Late last week, Sanchez was issued a trespassing warning by police, but she said she has continued to remain in the home because she has nowhere else to stay.

She said police told her they may be ordered to forcibly remove her as early as Tuesday.

The veteran she cares for, who has a number of health issues including chronic obstructive pulmonary disease (COPD), would become homeless and face an increased chance of contracting COVID-19 if he and Sanchez are force to leave, the lawsuit claims.

A caseworker with Adult Protective Services called Sanchez while the Defenders were at the home Tuesday.

The caseworker confirmed two previous complaints filed against Sanchez related to her care for the veteran were closed, but that a third case was now open because the state had been informed about the removal order.

The federal suit portrays Sanchez as a thorn in the side of Poteet city government, both while she has been in office and while out of office.

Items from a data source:

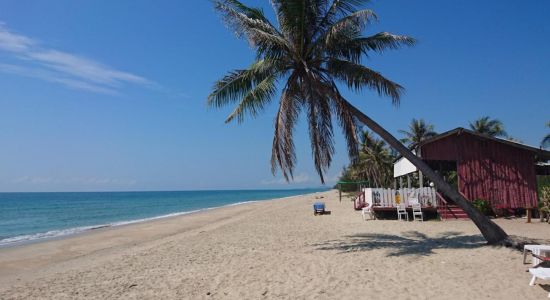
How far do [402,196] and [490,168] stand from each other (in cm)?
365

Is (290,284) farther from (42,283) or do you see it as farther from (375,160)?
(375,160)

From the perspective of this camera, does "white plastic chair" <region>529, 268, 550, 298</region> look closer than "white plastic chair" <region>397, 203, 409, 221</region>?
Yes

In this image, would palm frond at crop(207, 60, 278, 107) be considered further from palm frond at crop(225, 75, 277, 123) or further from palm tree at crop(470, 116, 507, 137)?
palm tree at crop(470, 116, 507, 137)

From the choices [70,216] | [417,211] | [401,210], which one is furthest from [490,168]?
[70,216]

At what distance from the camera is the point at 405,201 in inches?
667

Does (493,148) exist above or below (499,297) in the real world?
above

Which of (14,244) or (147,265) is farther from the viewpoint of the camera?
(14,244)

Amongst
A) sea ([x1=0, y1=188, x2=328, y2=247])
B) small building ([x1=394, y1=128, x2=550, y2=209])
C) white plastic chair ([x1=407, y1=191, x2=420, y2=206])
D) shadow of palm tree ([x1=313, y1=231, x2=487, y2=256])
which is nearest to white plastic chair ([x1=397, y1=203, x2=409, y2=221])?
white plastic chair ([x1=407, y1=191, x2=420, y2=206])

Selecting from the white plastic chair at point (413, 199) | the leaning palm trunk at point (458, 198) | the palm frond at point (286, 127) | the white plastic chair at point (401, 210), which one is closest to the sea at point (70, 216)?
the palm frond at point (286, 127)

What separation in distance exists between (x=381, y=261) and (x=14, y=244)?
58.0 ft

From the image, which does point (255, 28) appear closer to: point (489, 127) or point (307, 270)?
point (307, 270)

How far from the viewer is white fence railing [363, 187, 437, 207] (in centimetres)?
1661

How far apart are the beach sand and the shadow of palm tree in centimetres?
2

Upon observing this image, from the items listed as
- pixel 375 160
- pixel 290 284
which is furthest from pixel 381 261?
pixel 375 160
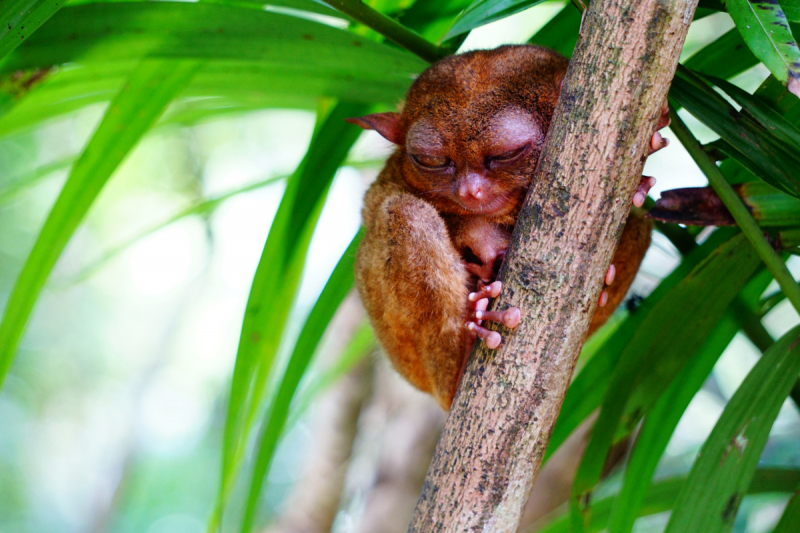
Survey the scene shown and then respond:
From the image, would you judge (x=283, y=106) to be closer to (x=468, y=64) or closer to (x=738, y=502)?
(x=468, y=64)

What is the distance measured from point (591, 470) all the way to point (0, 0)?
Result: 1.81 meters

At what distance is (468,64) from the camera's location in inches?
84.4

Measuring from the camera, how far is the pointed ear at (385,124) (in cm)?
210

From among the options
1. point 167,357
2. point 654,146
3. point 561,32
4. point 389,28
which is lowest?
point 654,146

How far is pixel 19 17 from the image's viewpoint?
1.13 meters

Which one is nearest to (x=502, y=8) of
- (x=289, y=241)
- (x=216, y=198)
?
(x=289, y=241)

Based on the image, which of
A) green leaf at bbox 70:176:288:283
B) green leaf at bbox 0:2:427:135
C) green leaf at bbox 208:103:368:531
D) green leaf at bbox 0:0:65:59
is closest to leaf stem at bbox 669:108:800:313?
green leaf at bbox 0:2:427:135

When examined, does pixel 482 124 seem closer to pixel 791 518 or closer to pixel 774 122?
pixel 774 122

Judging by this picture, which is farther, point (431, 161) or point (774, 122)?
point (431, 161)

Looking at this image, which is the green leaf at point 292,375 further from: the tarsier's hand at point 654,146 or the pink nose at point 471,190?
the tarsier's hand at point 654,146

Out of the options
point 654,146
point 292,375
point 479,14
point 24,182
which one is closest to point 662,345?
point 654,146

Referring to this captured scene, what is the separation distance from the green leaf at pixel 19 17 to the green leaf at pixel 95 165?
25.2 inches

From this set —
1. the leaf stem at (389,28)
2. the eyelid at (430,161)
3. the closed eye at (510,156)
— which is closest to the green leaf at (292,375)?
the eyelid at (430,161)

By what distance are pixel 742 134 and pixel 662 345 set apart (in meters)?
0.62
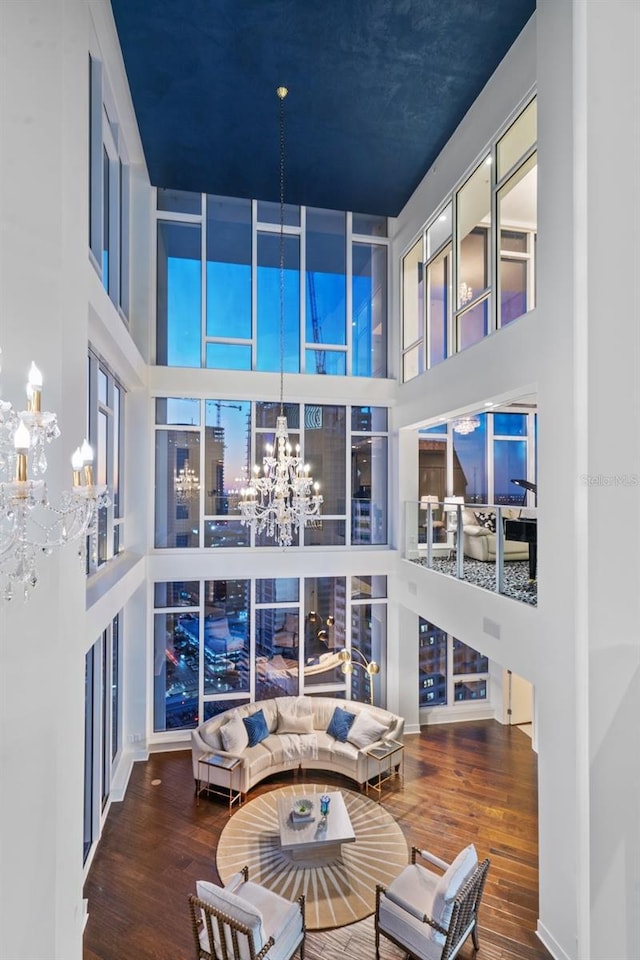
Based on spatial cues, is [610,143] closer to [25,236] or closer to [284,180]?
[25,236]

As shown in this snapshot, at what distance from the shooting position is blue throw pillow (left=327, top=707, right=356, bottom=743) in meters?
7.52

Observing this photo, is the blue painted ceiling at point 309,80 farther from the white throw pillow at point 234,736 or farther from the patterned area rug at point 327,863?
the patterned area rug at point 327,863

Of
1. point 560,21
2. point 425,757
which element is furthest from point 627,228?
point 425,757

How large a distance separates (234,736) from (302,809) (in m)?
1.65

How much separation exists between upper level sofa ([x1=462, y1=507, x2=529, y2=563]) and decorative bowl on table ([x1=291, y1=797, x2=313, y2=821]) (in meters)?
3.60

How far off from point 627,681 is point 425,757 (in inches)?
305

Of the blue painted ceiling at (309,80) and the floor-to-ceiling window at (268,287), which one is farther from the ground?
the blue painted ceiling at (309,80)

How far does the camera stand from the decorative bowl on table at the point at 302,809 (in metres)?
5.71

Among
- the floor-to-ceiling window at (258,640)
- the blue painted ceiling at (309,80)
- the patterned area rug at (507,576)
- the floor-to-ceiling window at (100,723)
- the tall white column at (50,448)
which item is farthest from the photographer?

---

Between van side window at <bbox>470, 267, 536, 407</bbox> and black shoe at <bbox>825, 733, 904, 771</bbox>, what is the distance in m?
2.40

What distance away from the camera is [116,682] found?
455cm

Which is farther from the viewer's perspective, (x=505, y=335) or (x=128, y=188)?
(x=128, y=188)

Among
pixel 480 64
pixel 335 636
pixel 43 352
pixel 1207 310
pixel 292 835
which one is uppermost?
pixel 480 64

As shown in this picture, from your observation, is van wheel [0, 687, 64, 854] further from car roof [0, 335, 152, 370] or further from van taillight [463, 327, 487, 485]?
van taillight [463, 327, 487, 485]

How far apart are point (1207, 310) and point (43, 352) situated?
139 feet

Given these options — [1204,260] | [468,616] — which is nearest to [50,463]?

- [EXERCISE TASKS]
- 1) Using the text about Sanchez, decide whether each statement agrees with it: (a) Police issued Sanchez a trespassing warning late last week. (b) The caseworker said every complaint involving Sanchez had been closed. (c) The veteran Sanchez cares for has COPD. Answer yes or no for each and quote the words of the text that decide it.
- 2) Reproduce word for word the part of the text about Sanchez that opens with the words containing "The veteran she" and closes with "the removal order.".
The material is separate from the text about Sanchez and has no connection to it.

- [RESULTS]
- 1)
(a) Yes: "Late last week, Sanchez was issued a trespassing warning by police"
(b) No: "a third case was now open because the state had been informed about the removal order"
(c) Yes: "has a number of health issues including chronic obstructive pulmonary disease (COPD)"

- 2)
The veteran she cares for, who has a number of health issues including chronic obstructive pulmonary disease (COPD), would become homeless and face an increased chance of contracting COVID-19 if he and Sanchez are force to leave, the lawsuit claims.

A caseworker with Adult Protective Services called Sanchez while the Defenders were at the home Tuesday.

The caseworker confirmed two previous complaints filed against Sanchez related to her care for the veteran were closed, but that a third case was now open because the state had been informed about the removal order.